The required amount is calculated using the difference between the coefficients of thermal expansion of the printhead modules and the support beam, the length of each individual printhead module and the difference between ambient temperature and the operating temperature. The printer is designed to operate with acceptable module alignment within a temperature range that will encompass the vast majority of environments in which it expected to work. A typical temperature range may be 0°C to 40°C. During operation, the operating temperature of the printhead rise a fixed amount above the ambient temperature in which the printer is operating at the time. Say this increase is 50°C, the temperature range in which the alignment of the modules must be within the acceptable limits is 50°C to 90°C. Therefore, when misaligning the modules during production of the printhead, the production temperature should be carefully maintained at 20°C to ensure that the alignment is within acceptable limits for the entire range of predetermined ambient temperatures (i.e. 0°C to 40°C).
To minimize the difference in coefficient of thermal expansion between the printhead modules and the support beam 3, the support beam has a silicon core 5 mounted within a metal channel 6. The metal channel 6 provides a strong cost effective structure for mounting within a printer while the silicon core provides the mounting points for the printhead modules and also helps to reduce the coefficient of thermal expansion of the support beam 3 as a whole.
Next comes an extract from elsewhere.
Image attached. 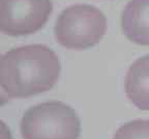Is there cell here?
Instances as JSON below:
<instances>
[{"instance_id": "cell-1", "label": "cell", "mask_w": 149, "mask_h": 139, "mask_svg": "<svg viewBox=\"0 0 149 139\" xmlns=\"http://www.w3.org/2000/svg\"><path fill=\"white\" fill-rule=\"evenodd\" d=\"M61 64L44 44L19 46L0 58V87L9 98H29L50 91L58 81Z\"/></svg>"}, {"instance_id": "cell-2", "label": "cell", "mask_w": 149, "mask_h": 139, "mask_svg": "<svg viewBox=\"0 0 149 139\" xmlns=\"http://www.w3.org/2000/svg\"><path fill=\"white\" fill-rule=\"evenodd\" d=\"M22 139H79L81 120L74 108L61 101L30 107L20 122Z\"/></svg>"}, {"instance_id": "cell-3", "label": "cell", "mask_w": 149, "mask_h": 139, "mask_svg": "<svg viewBox=\"0 0 149 139\" xmlns=\"http://www.w3.org/2000/svg\"><path fill=\"white\" fill-rule=\"evenodd\" d=\"M107 30V19L95 6L74 4L65 8L55 25V38L68 50L82 51L100 41Z\"/></svg>"}, {"instance_id": "cell-4", "label": "cell", "mask_w": 149, "mask_h": 139, "mask_svg": "<svg viewBox=\"0 0 149 139\" xmlns=\"http://www.w3.org/2000/svg\"><path fill=\"white\" fill-rule=\"evenodd\" d=\"M53 10L51 0H0V31L17 37L40 30Z\"/></svg>"}, {"instance_id": "cell-5", "label": "cell", "mask_w": 149, "mask_h": 139, "mask_svg": "<svg viewBox=\"0 0 149 139\" xmlns=\"http://www.w3.org/2000/svg\"><path fill=\"white\" fill-rule=\"evenodd\" d=\"M121 27L130 41L149 45V0H130L122 12Z\"/></svg>"}, {"instance_id": "cell-6", "label": "cell", "mask_w": 149, "mask_h": 139, "mask_svg": "<svg viewBox=\"0 0 149 139\" xmlns=\"http://www.w3.org/2000/svg\"><path fill=\"white\" fill-rule=\"evenodd\" d=\"M125 94L141 110L149 111V55L137 59L125 75Z\"/></svg>"}, {"instance_id": "cell-7", "label": "cell", "mask_w": 149, "mask_h": 139, "mask_svg": "<svg viewBox=\"0 0 149 139\" xmlns=\"http://www.w3.org/2000/svg\"><path fill=\"white\" fill-rule=\"evenodd\" d=\"M113 139H149V120L137 118L116 130Z\"/></svg>"}]
</instances>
To further isolate the silicon core from the high coefficient of thermal expansion in the metal channel 6 an elastomeric layer 7 is positioned between the core 5 and the channel 6. The elastomeric layer 7 allows limited movement between the metal channel 6 and the silicon core 5.
The invention has been described with reference to specific embodiments.

Claims

A method for aligning a plurality of printhead modules mounted on a support member in a printer, wherein the support member is a beam and the printhead modules include MEMS manufactured chips having at least one fiducial on each;
characterized in that:
the fiducials are used to misalign the printhead modules at production temperature by a distance calculated from:
i) the difference in coefficient thermal expansion between the beam and the printhead chips;

ii) the spacing of the printhead chips along the beam; and,

iii) the difference between the production temperature and the operating temperature,

such that the modules align when the support member is at the operating temperature.
A printer comprising a system for aligning a plurality of printhead modules mounted on a support member wherein the support member is a beam and the printhead modules include MEMS manufactured chips having at least one fiducial on each;
characterized in that:
the fiducials are positioned to misalign the printhead modules at production temperature by a distance calculated from:
i) the difference in coefficient thermal expansion between the beam and the printhead chips;

ii) the spacing of the printhead chips along the beam; and,

iii) the difference between the production temperature and the

operating temperature,

such that the modules align when the support member is at the operating temperature.
A printer according to claim 2 wherein the beam has a core of silicon and an outer metal shell.
A printer according to claim 3 wherein the beam is adapted to allow limited relative movement between the silicon core and the metal shell.
A printer according to claim 4 wherein the beam has an elastomeric layer between the silicon core and metal shell to permit the limited relative movement.
A printer according to claim 5 wherein the outer shell is formed from laminated layers of at least two different metals.